# WHAT IS EXPECTED
Retype each entry below exactly as it stands.

# DATA FOR PROCESSING
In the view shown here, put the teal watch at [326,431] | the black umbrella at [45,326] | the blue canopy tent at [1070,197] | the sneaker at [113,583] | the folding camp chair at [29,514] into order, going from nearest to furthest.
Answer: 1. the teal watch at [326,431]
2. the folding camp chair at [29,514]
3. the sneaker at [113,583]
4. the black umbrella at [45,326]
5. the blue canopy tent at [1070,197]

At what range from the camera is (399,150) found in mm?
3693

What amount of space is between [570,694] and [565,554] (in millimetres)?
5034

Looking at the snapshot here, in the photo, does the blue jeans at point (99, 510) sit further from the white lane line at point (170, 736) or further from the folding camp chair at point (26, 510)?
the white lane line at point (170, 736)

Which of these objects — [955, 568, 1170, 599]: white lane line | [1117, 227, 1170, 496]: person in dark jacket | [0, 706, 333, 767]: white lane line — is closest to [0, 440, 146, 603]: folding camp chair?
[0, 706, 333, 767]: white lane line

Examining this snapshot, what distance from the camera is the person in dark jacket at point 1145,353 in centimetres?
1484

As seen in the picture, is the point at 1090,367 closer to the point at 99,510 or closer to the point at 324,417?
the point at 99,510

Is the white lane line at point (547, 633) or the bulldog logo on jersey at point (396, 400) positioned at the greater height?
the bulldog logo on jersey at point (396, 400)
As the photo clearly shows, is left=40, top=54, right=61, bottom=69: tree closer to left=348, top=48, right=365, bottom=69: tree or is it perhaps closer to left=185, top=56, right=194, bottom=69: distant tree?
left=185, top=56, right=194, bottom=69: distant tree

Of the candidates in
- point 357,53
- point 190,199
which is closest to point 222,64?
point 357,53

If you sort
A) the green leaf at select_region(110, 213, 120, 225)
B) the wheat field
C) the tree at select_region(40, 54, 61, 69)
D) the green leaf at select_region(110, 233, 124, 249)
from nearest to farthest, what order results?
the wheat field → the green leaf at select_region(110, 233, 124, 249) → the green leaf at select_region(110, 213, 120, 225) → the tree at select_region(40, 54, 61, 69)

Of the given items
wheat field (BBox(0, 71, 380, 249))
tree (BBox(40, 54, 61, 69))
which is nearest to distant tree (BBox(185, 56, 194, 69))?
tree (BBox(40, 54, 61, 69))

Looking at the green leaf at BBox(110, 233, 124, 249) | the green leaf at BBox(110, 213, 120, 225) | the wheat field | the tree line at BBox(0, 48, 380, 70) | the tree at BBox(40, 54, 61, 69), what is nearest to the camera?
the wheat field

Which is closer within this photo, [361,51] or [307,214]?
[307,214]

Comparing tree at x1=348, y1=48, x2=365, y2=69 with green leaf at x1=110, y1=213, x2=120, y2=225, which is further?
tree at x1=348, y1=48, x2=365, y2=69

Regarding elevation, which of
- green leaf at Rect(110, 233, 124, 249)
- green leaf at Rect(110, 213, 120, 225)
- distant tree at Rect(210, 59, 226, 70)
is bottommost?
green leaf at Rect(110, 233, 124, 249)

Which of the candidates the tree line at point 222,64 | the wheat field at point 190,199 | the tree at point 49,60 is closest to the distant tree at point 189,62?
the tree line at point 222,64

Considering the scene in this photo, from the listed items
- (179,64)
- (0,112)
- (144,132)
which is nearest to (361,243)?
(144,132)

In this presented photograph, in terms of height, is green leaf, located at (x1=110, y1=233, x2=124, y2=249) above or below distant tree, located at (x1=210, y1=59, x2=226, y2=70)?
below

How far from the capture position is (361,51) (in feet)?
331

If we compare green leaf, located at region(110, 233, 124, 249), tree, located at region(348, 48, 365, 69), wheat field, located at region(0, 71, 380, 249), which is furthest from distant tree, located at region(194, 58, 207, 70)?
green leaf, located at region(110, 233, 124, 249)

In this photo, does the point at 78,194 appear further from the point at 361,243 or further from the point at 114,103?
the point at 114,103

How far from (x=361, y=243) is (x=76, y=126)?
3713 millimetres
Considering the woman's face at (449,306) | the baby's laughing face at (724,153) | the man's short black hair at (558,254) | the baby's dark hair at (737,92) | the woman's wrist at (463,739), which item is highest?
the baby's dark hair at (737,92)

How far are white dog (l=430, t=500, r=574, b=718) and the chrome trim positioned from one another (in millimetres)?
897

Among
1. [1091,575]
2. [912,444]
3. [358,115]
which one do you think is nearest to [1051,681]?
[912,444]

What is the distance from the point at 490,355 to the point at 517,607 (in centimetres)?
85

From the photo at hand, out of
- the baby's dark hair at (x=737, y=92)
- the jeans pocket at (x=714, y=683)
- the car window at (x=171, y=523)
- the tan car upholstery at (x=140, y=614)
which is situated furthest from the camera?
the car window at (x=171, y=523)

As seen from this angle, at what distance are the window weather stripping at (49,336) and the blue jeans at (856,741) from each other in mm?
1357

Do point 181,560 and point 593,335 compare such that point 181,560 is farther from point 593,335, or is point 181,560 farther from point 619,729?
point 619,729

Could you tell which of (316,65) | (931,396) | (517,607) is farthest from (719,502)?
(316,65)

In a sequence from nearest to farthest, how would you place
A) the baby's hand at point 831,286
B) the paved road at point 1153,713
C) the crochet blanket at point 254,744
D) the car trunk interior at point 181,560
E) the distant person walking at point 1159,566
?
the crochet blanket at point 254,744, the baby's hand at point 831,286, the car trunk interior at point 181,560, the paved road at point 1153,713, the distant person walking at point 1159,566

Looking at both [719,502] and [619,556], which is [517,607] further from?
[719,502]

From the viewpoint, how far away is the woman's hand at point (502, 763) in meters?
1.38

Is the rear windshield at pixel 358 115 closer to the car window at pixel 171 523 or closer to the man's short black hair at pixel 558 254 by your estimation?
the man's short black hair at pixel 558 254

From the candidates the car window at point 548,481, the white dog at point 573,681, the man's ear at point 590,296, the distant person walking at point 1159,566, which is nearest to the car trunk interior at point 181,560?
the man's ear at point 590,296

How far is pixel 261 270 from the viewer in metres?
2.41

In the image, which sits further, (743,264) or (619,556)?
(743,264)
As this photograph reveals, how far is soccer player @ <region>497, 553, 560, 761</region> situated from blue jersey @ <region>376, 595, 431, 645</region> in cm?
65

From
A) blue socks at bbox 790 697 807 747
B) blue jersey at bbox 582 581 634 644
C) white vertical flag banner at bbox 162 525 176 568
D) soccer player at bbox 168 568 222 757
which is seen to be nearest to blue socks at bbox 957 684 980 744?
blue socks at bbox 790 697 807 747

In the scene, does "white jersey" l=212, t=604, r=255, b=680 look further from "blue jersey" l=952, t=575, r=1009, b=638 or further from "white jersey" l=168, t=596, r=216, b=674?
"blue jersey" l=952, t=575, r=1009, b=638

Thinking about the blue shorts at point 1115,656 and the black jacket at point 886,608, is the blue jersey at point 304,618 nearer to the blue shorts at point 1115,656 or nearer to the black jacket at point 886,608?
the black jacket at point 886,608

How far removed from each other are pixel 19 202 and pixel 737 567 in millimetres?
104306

# TASK OUTPUT
In the view shown here, put the teal watch at [326,431] | the black umbrella at [45,326] | the blue canopy tent at [1070,197] | the sneaker at [113,583] | the folding camp chair at [29,514] into order, going from nearest to furthest.
Answer: 1. the teal watch at [326,431]
2. the folding camp chair at [29,514]
3. the sneaker at [113,583]
4. the black umbrella at [45,326]
5. the blue canopy tent at [1070,197]

At what range from the camera is (399,150) found in mm?
3693

What amount of space is between [570,694] and [565,554] (in millimetres)?
5034

Looking at the snapshot here, in the photo, does the blue jeans at point (99, 510) sit further from the white lane line at point (170, 736) or further from the folding camp chair at point (26, 510)?
the white lane line at point (170, 736)

Which of these objects — [955, 568, 1170, 599]: white lane line | [1117, 227, 1170, 496]: person in dark jacket | [0, 706, 333, 767]: white lane line — is closest to [0, 440, 146, 603]: folding camp chair?
[0, 706, 333, 767]: white lane line

Examining this snapshot, what distance from the camera is the person in dark jacket at point 1145,353 in centimetres?
1484

As seen in the picture, is the point at 1090,367 closer to the point at 99,510 or closer to the point at 324,417?
the point at 99,510

Is the white lane line at point (547, 633) or the bulldog logo on jersey at point (396, 400) positioned at the greater height?
the bulldog logo on jersey at point (396, 400)
As the photo clearly shows, is left=40, top=54, right=61, bottom=69: tree closer to left=348, top=48, right=365, bottom=69: tree or is it perhaps closer to left=185, top=56, right=194, bottom=69: distant tree?
left=185, top=56, right=194, bottom=69: distant tree

Of the candidates in
- point 357,53
- point 190,199
which is closest to point 222,64?
point 357,53

If you sort
A) the green leaf at select_region(110, 213, 120, 225)
B) the wheat field
C) the tree at select_region(40, 54, 61, 69)
D) the green leaf at select_region(110, 233, 124, 249)
from nearest to farthest, what order results?
the wheat field → the green leaf at select_region(110, 233, 124, 249) → the green leaf at select_region(110, 213, 120, 225) → the tree at select_region(40, 54, 61, 69)

Of the given items
wheat field (BBox(0, 71, 380, 249))
tree (BBox(40, 54, 61, 69))
which is nearest to distant tree (BBox(185, 56, 194, 69))?
tree (BBox(40, 54, 61, 69))

Looking at the green leaf at BBox(110, 233, 124, 249) | the green leaf at BBox(110, 213, 120, 225) | the wheat field | the tree line at BBox(0, 48, 380, 70) | the tree at BBox(40, 54, 61, 69), what is nearest to the camera?
the wheat field

Which is closer within this photo, [361,51] or [307,214]?
[307,214]

Comparing tree at x1=348, y1=48, x2=365, y2=69 with green leaf at x1=110, y1=213, x2=120, y2=225, which is further?
tree at x1=348, y1=48, x2=365, y2=69

Regarding elevation, which of
- green leaf at Rect(110, 233, 124, 249)
- green leaf at Rect(110, 213, 120, 225)
- distant tree at Rect(210, 59, 226, 70)
is bottommost?
green leaf at Rect(110, 233, 124, 249)

Which of the candidates the tree line at point 222,64 | the wheat field at point 190,199 | the tree at point 49,60 is closest to the distant tree at point 189,62?
the tree line at point 222,64

Considering the scene in this photo, from the listed items
- (179,64)
- (0,112)
- (144,132)
which is nearest to (361,243)?
(144,132)

In this presented photograph, in terms of height, is green leaf, located at (x1=110, y1=233, x2=124, y2=249) above or below distant tree, located at (x1=210, y1=59, x2=226, y2=70)?
below

How far from the capture position is (361,51) (in feet)?
331

If we compare green leaf, located at region(110, 233, 124, 249), tree, located at region(348, 48, 365, 69), wheat field, located at region(0, 71, 380, 249), which is furthest from distant tree, located at region(194, 58, 207, 70)?
green leaf, located at region(110, 233, 124, 249)

In this photo, does the point at 78,194 appear further from the point at 361,243 or further from the point at 114,103?
the point at 114,103

How far from (x=361, y=243) is (x=76, y=126)?
3713 millimetres
Considering the woman's face at (449,306) | the baby's laughing face at (724,153) | the man's short black hair at (558,254) | the baby's dark hair at (737,92) | the woman's wrist at (463,739), which item is highest?
the baby's dark hair at (737,92)

How far are white dog (l=430, t=500, r=574, b=718) and the chrome trim positioned from one another (in millimetres)?
897

Among
1. [1091,575]
2. [912,444]
3. [358,115]
which one do you think is nearest to [1051,681]?
[912,444]

What is the distance from the point at 490,355 to the point at 517,607 (in centimetres)?
85

From the photo at hand, out of
- the baby's dark hair at (x=737, y=92)
- the jeans pocket at (x=714, y=683)
- the car window at (x=171, y=523)
- the tan car upholstery at (x=140, y=614)
which is situated furthest from the camera?
the car window at (x=171, y=523)

As seen from this angle, at what distance are the window weather stripping at (49,336) and the blue jeans at (856,741) from each other in mm?
1357

Do point 181,560 and point 593,335 compare such that point 181,560 is farther from point 593,335, or is point 181,560 farther from point 619,729?
point 619,729

Could you tell which of (316,65) | (931,396) | (517,607) is farthest from (719,502)?
(316,65)

In a sequence from nearest to farthest, how would you place
A) the baby's hand at point 831,286
B) the paved road at point 1153,713
C) the crochet blanket at point 254,744
D) the car trunk interior at point 181,560
E) the distant person walking at point 1159,566
?
the crochet blanket at point 254,744, the baby's hand at point 831,286, the car trunk interior at point 181,560, the paved road at point 1153,713, the distant person walking at point 1159,566

Looking at both [719,502] and [619,556], which is [517,607] further from?
[719,502]

From the viewpoint, how far away is the woman's hand at point (502, 763) in meters?
1.38

Is the rear windshield at pixel 358 115 closer to the car window at pixel 171 523 or closer to the man's short black hair at pixel 558 254 by your estimation?
the man's short black hair at pixel 558 254

From the candidates the car window at point 548,481, the white dog at point 573,681, the man's ear at point 590,296, the distant person walking at point 1159,566, which is nearest to the car trunk interior at point 181,560?
the man's ear at point 590,296

How far is pixel 261 270 from the viewer in metres?
2.41

In the image, which sits further, (743,264) or (619,556)?
(743,264)
As this photograph reveals, how far is soccer player @ <region>497, 553, 560, 761</region> situated from blue jersey @ <region>376, 595, 431, 645</region> in cm?
65

From
A) blue socks at bbox 790 697 807 747
B) blue jersey at bbox 582 581 634 644
C) white vertical flag banner at bbox 162 525 176 568
D) soccer player at bbox 168 568 222 757
which is seen to be nearest to blue socks at bbox 957 684 980 744?
blue socks at bbox 790 697 807 747

In the scene, does "white jersey" l=212, t=604, r=255, b=680 look further from "blue jersey" l=952, t=575, r=1009, b=638 or further from "white jersey" l=168, t=596, r=216, b=674?
"blue jersey" l=952, t=575, r=1009, b=638

Thinking about the blue shorts at point 1115,656 and the black jacket at point 886,608, is the blue jersey at point 304,618 nearer to the blue shorts at point 1115,656 or nearer to the black jacket at point 886,608?
the black jacket at point 886,608

How far removed from each other are pixel 19 202 and pixel 737 567 in millimetres?
104306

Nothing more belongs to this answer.